We often forget that “1968” was a truly global phenomenon. Americans easily recall Berkeley and Columbia, and Europeans recall Paris and the Sorbonne. But that momentous year also saw unrest in Dakar, Mexico City, Tokyo, and elsewhere: the rise of a revolutionary New Left throughout the Western world, and in a different key the quasi-miraculous “Prague Spring” in Soviet-dominated Czechoslovakia. The latter gave undue hope to some on the Left that Leninist-Stalinist tyranny could be transformed into “socialism with a human face.”

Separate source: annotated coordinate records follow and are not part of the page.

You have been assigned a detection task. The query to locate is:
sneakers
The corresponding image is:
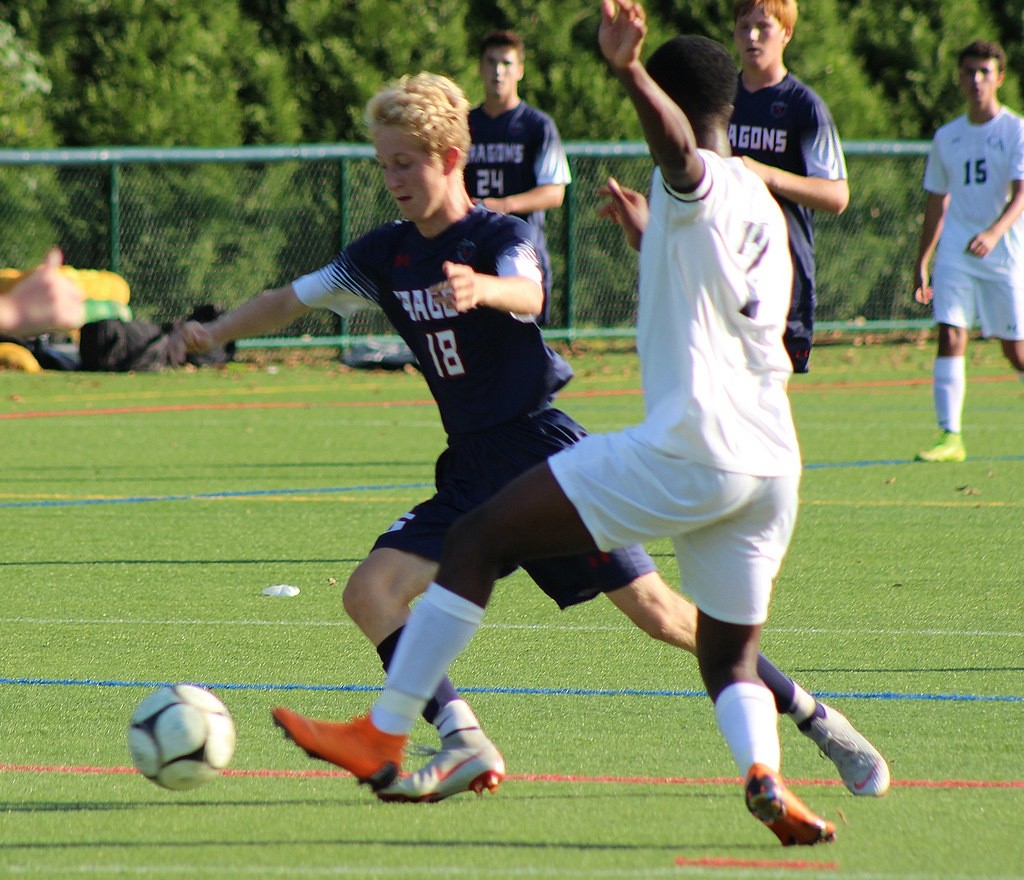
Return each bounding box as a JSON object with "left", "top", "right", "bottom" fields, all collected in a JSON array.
[
  {"left": 801, "top": 699, "right": 890, "bottom": 797},
  {"left": 272, "top": 708, "right": 408, "bottom": 793},
  {"left": 743, "top": 763, "right": 836, "bottom": 845},
  {"left": 377, "top": 742, "right": 506, "bottom": 803},
  {"left": 915, "top": 434, "right": 966, "bottom": 462}
]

There were both general and particular causes at work. “1968” surely had deep roots in cultural and social developments that were in the process of transforming the entire Western world. After the Second Vatican Council (1962–1965), for example, the Roman Catholic Church suffered from self-inflicted wounds. That hoary institution transformed itself seemingly overnight from an authoritative bastion of traditional wisdom to a church in apparent freefall. Its “progressivist” elements did not hesitate “to kneel before the world,” celebrating socialism and revolution, secular humanitarianism, and every “democratic” development in society at large. In America, the moral promise of the civil rights movement, rooted in an appeal to American principles of liberty and equality bolstered by biblical religion, were co-opted by the Black Power movement and other manifestations of identity politics. The Women’s Liberation movement and the recently manufactured birth control pill (it was introduced in France in 1967) conspired, for better or worse, to sever sexuality from a natural order and individual liberty from its larger familial and social contexts. In France, social institutions as diverse as the Church and the Boy Scouts scrambled to adopt less hierarchical “power structures” in the years immediately before 1968. Everywhere an ideology of liberation challenged the old bourgeois ethos of self-command and self-control. “1968” was in some important respects an explosion in a dramatic process already well under way rather than the unanticipated announcement of a new world.

May 1968

Despite these major social and cultural transformations, nothing in France seemed particularly out of the ordinary on the eve of May 1968. No one anticipated that ongoing disputes about the organization of the French university system would give rise to momentous social and political upheavals. Unrest at the University of Nanterre, fueled by the activism of anarchist revolutionaries led by Daniel Cohn-Bendit, soon spread to the Sorbonne. In the days after May 3, that august institution was more or less commandeered by student radicals. picture of student riots in Paris, overturned cars in the streetStudents clashed with police even as they—and sympathetic professors—“contested” the traditional structures of state and society. Student protesters combined violence with a festive atmosphere celebrating their emancipation from traditional educational obligations and social and cultural restraints. In the face of this rapidly deteriorating situation (and of public opinion’s remarkable indulgence toward the student “revolutionaries”), the government of Prime Minister Pompidou began to lose nerve.